Em 22 de setembro a Prefeitura apresentou junto à ANM um documento com um plano de trabalho para indicar o interesse do município em firmar a parceria.


De acordo com o documento, o município coloca à disposição da ANM a equipe técnica da Secretaria Municipal de Mineração, Energia, Ciência e Tecnologia para contribuir com os processos de fiscalização da Contribuição Financeira por Exploração Mineral (Cfem) e de atividades de extração mineral, além de apoio em Processos Minerais.

“Segundo o cadastro da ANM, até dezembro de 2020, o município de Parauapebas registrava 761 Processos Minerais em todas as suas fases, desde requerimento até a autorização de lavra, representados por 197 pessoas físicas e jurídicas, com indicação de 29 substâncias minerais”, detalha o documento.

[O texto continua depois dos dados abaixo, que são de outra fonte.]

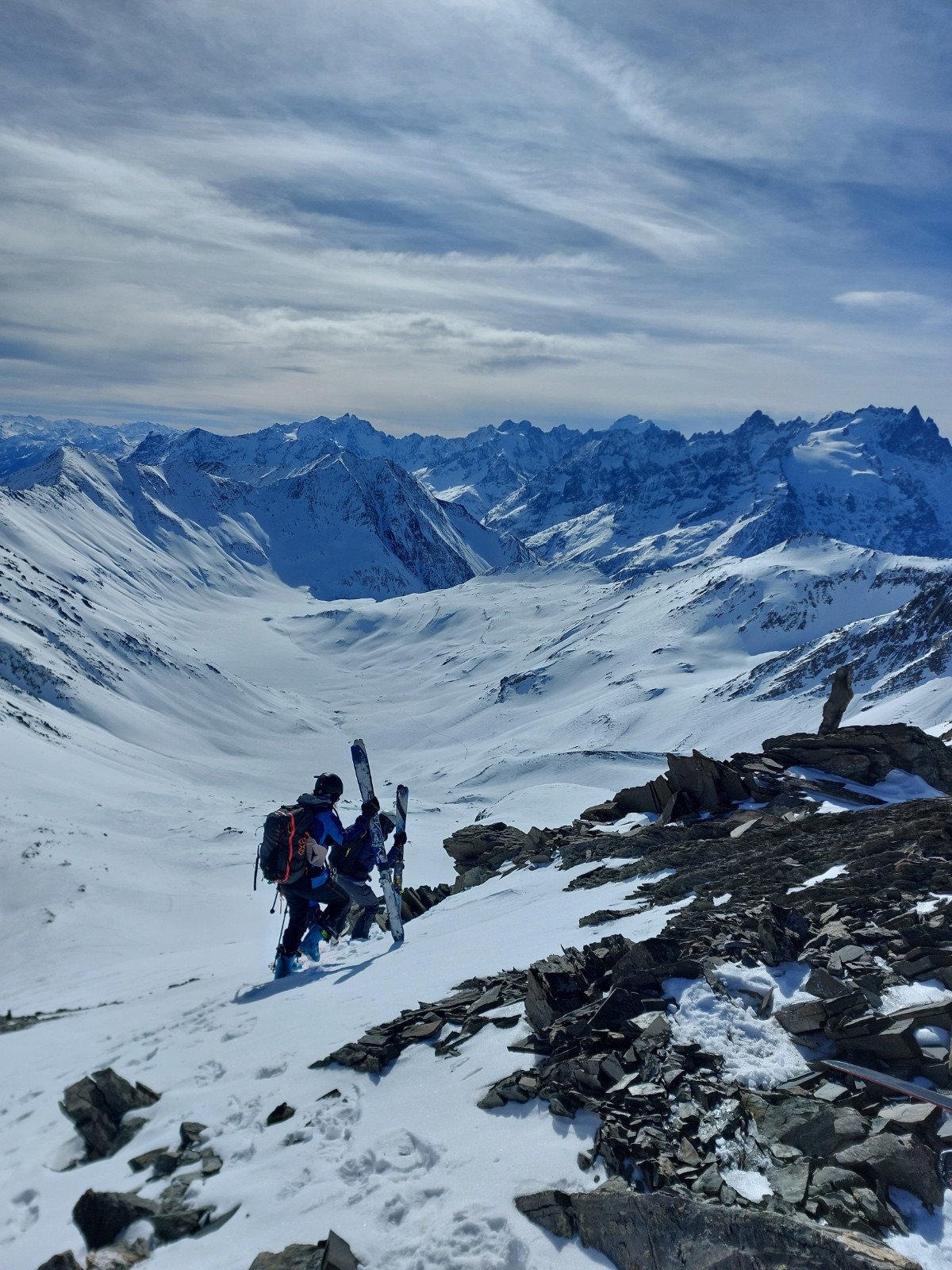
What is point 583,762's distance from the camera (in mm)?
97750

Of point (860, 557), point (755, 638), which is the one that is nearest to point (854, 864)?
point (755, 638)

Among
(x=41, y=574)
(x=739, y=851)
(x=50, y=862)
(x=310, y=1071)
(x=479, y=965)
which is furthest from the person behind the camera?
(x=41, y=574)

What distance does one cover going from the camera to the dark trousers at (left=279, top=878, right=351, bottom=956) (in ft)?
44.5

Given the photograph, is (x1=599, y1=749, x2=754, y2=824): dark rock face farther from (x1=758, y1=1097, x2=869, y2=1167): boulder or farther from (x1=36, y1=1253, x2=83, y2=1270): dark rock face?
(x1=36, y1=1253, x2=83, y2=1270): dark rock face

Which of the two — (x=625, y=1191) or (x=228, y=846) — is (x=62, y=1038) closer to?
(x=625, y=1191)

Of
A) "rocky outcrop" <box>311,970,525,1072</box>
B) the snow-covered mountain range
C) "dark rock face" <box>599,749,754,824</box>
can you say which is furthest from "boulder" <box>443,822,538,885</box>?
"rocky outcrop" <box>311,970,525,1072</box>

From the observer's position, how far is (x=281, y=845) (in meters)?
13.1

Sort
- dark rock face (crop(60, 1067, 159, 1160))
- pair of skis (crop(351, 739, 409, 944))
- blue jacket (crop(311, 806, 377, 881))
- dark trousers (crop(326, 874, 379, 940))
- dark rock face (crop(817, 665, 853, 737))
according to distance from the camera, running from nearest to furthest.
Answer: dark rock face (crop(60, 1067, 159, 1160)), blue jacket (crop(311, 806, 377, 881)), dark trousers (crop(326, 874, 379, 940)), pair of skis (crop(351, 739, 409, 944)), dark rock face (crop(817, 665, 853, 737))

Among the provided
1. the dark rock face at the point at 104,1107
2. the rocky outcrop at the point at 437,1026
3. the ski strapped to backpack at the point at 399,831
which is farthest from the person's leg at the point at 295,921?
the dark rock face at the point at 104,1107

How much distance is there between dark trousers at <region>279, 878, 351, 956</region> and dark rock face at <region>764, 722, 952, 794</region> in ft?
45.9

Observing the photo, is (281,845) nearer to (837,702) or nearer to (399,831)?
(399,831)

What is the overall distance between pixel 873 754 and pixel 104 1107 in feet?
66.8

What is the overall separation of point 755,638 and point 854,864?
165m

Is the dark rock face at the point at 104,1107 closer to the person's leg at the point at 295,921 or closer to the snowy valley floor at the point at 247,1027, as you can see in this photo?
the snowy valley floor at the point at 247,1027
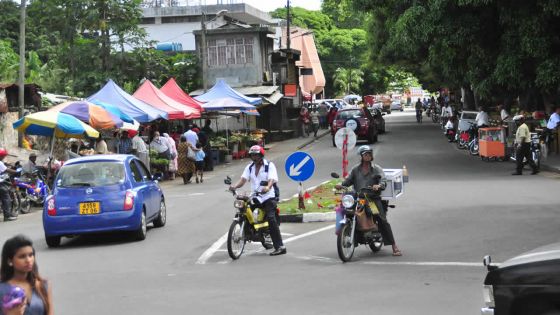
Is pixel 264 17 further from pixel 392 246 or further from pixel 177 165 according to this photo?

O município de Parauapebas tem longa experiência na fiscalização da Cfem, especialmente pelo trabalho desenvolvido desde 2007 em conjunto com o então Departamento Nacional de Produção Mineral (DNPM), hoje ANM. Graças a essa sinergia, foram realizadas denúncias quanto à prática de preços externos da Vale S.A, que resultou no Processo de Cobrança nº 951.438/2009 e rendeu mais de meio bilhão de reais por meio da Execução Fiscal 0006181-37.2010.4.01.390.